─── EXTRACTED ENTRIES

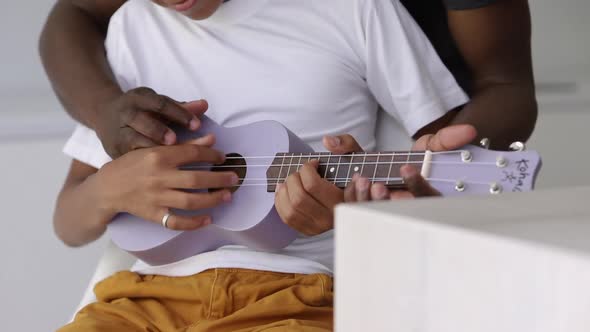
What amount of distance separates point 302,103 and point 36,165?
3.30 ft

──────
─── EXTRACTED ENTRIES

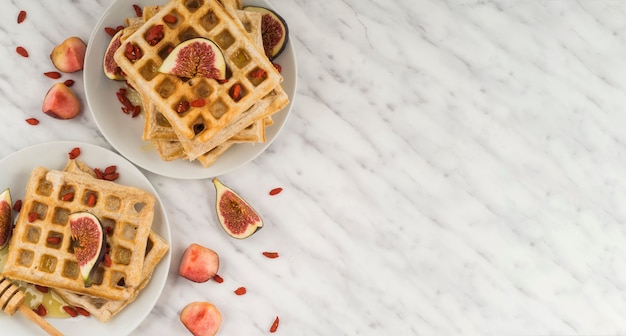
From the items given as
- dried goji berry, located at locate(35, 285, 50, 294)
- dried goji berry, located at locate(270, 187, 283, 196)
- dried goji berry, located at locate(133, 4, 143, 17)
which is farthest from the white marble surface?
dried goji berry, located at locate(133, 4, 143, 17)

──────
─── EXTRACTED ENTRIES

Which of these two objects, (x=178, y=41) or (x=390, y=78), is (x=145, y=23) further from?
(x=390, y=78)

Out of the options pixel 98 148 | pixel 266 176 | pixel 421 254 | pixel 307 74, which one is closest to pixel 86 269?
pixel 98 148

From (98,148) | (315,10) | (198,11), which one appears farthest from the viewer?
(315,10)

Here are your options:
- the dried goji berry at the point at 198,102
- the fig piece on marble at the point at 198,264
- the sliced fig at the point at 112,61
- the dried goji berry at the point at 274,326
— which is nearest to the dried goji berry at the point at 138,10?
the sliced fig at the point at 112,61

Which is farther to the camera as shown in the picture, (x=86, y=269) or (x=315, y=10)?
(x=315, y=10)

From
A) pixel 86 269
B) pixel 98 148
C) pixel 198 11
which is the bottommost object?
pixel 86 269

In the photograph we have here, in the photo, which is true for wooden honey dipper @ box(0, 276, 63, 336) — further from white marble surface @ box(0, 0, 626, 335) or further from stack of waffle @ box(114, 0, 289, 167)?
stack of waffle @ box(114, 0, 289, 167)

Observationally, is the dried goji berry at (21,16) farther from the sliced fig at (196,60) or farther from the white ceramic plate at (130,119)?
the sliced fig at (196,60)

──────

# [GOAL]
Which lines of the records contain the string "farther"? Pull out each of those lines in full.

# [TASK OUTPUT]
Which is farther to the camera as shown in the picture, (x=86, y=269) or (x=315, y=10)?
Observationally, is the dried goji berry at (21,16) farther from the sliced fig at (196,60) or farther from the white ceramic plate at (130,119)?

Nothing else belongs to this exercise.